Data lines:
====================

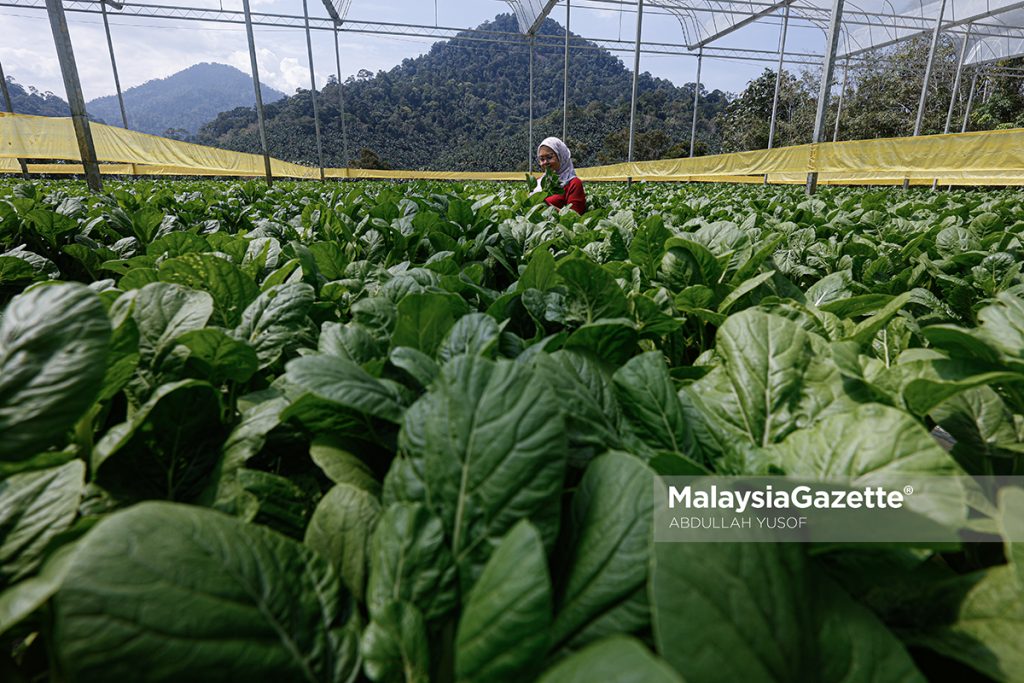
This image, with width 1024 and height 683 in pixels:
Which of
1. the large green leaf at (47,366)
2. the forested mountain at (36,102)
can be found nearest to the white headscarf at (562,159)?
the large green leaf at (47,366)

====================

→ **BRIEF**
Rewrite the records above, changing "white headscarf" to "pale headscarf" and keeping everything else the same. Leave out the pictures.

→ **REPLY**
This image, with width 1024 and height 683 in pixels:
Which of
1. the large green leaf at (47,366)
2. the forested mountain at (36,102)
can be found nearest to the pale headscarf at (562,159)?
the large green leaf at (47,366)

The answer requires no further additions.